The first week, we traveled to the eastern coastal region of Puerto Lopez, to the Machalilla National Park and the archeological village of Agua Blanca. Next, I visited the northern province of Pastaza, exploring the exotic landscapes of the Amazon Jungle. The native Quichua Indians guided me through the ecological reserve “el Amazonico.” We hiked through the flora, boated down the Napo River and explored waterfalls. The natives invited me to watch as they performed simple tasks just as their ancestors did.

The final part of my journey found me in the “Sacred Valley” of Vilcabamba located in southern Ecuador. Vilcabamba is famous for the longevity of its inhabitants. I conversed with many locals who were well over 100 years old and explored the Mandango Mountain on horseback.

During this incredible journey, I hoped to learn how to speak Spanish and to bring the Ecuadorian culture to life in my school. I learned this and much more. I left with a feeling that I had forged real relationships with the natives and the urge to return for a longer visit.

Stepping off of an airplane, in a foreign country where I knew no one and did not speak the language, was very frightening for me. It was the first time I had ever traveled by myself, and I was nervous. I also found it difficult to ask questions and explain my needs since I knew no Spanish at all. As a result of this, I have empathy for the Hispanic families at my school who struggle to convey their needs to English speaking teachers.

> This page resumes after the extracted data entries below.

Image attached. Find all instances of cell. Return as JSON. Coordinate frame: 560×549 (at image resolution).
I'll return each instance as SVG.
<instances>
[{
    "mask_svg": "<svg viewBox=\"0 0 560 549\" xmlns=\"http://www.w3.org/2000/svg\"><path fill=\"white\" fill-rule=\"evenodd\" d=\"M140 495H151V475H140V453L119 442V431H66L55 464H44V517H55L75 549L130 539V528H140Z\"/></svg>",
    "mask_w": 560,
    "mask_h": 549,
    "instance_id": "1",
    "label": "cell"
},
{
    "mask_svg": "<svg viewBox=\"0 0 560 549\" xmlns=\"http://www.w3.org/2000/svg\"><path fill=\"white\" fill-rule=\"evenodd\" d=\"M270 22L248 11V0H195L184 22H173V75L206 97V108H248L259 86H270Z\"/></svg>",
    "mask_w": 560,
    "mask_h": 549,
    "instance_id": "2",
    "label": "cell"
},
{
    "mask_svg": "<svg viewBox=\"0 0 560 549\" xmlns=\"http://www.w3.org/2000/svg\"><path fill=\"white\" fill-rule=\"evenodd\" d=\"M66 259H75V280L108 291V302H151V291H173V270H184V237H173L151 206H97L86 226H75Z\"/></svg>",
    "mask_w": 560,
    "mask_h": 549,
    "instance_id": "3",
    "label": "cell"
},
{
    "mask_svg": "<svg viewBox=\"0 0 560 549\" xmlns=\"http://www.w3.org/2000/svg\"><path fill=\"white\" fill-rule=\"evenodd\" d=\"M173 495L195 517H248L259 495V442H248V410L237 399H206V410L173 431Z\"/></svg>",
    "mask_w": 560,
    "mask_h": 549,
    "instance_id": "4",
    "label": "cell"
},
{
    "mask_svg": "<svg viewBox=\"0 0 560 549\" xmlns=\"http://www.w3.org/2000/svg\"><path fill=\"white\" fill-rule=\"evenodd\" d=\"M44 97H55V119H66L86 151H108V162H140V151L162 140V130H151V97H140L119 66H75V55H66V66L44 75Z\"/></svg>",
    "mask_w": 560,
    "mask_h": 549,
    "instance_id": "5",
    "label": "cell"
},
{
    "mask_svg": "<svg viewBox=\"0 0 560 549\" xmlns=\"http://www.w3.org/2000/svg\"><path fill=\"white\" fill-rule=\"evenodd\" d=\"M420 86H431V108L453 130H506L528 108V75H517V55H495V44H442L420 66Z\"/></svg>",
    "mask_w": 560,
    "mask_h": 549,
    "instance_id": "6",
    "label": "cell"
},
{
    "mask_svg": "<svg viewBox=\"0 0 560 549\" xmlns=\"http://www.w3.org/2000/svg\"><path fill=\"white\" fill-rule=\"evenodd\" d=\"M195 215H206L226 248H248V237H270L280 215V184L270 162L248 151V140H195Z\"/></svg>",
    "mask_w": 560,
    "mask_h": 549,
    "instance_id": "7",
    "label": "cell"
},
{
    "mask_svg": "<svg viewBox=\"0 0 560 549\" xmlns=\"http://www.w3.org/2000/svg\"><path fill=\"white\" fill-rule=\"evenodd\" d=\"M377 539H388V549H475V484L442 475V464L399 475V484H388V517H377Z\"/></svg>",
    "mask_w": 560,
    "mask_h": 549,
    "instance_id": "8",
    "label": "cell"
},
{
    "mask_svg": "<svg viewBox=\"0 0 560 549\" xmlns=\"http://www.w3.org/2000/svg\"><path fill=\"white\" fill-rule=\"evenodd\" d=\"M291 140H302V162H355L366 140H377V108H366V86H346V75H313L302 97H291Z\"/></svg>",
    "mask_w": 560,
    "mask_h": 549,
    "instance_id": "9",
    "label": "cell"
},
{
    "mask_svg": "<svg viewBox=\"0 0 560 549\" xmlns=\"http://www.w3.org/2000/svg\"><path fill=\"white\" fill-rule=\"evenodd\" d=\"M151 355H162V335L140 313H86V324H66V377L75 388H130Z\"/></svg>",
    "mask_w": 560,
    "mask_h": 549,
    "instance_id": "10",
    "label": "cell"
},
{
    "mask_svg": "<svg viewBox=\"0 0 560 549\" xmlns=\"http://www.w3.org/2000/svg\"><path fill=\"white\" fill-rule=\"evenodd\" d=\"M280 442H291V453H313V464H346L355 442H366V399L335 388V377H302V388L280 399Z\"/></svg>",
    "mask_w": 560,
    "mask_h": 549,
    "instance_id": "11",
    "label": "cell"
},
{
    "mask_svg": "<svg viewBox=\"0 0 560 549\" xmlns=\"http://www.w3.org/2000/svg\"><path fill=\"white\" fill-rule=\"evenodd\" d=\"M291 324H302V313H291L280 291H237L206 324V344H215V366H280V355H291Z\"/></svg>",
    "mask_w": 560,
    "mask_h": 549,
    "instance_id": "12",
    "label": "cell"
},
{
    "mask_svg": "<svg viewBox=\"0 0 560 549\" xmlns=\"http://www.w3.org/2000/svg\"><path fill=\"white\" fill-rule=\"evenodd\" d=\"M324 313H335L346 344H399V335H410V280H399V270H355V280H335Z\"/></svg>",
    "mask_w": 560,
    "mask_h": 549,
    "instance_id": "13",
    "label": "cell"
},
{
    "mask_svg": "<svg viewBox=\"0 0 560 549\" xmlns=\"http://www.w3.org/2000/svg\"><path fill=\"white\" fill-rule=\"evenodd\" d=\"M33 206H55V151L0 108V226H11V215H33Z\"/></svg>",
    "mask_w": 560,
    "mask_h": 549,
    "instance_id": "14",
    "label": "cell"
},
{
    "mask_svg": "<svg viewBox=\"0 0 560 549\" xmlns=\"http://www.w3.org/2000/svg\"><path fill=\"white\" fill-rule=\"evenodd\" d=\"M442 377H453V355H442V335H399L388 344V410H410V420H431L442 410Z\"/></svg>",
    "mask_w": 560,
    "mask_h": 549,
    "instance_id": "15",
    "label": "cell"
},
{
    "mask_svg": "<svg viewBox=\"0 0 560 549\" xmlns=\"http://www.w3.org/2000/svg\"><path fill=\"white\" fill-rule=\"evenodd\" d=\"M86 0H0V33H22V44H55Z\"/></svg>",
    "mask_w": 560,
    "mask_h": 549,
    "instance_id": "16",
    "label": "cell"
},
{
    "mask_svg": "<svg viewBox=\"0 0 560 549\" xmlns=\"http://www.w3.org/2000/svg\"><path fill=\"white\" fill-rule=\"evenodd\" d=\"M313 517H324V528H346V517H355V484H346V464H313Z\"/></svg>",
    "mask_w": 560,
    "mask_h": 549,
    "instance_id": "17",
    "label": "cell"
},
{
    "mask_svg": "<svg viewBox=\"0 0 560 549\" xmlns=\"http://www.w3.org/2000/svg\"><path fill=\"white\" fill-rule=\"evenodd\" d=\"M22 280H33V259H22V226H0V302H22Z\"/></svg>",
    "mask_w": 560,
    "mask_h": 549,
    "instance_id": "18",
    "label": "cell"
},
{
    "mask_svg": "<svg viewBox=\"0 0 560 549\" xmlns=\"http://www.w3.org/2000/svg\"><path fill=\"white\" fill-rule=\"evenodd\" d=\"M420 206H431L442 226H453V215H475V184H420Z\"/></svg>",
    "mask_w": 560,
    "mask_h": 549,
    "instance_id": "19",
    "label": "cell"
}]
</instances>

The most profound change that occurred as a result of this trip was its effect on my view of poverty. Before traveling to Ecuador, I assumed families who live below the poverty level must live in despair. I was wrong. I got to know some of the happiest people I have ever met. Ecuadorians value God and family, the two most important things in life to them. Thus, they are happy and very rich indeed.

As a result of my trip to Ecuador, I am not only excited about being able to converse with the Spanish-speaking students at my school, but I am also eager to utilize the information I learned in order to enhance our International Baccalaureate Program. I have brought back artifacts and photographs to create an interdisciplinary unit where students have the opportunity to learn about the various regions of this beautiful country. I hope to collaborate with the Spanish teachers in our school for cross – curricular instruction and to locate. Also, as a result of my new found information on poverty, I would like to conduct further research as to why some communities below the poverty level are crime ridden while others are not.

I have created several PowerPoint Presentations from the numerous photographs I took on my trip to Ecuador to share with my colleges. I will use these to give talks to the faculty members at my school about my experience in Ecuador.

In addition, I plan on creating an interactive, interdisciplinary unit to go with the artifacts I collected. I will share this unit with colleagues, students and their families. The unit will include a “virtual tour” with a passport (kid-friendly style Georgia Performance Standards) for different checkpoints (assessments) and will include many aspects of the core curriculum for elementary school students.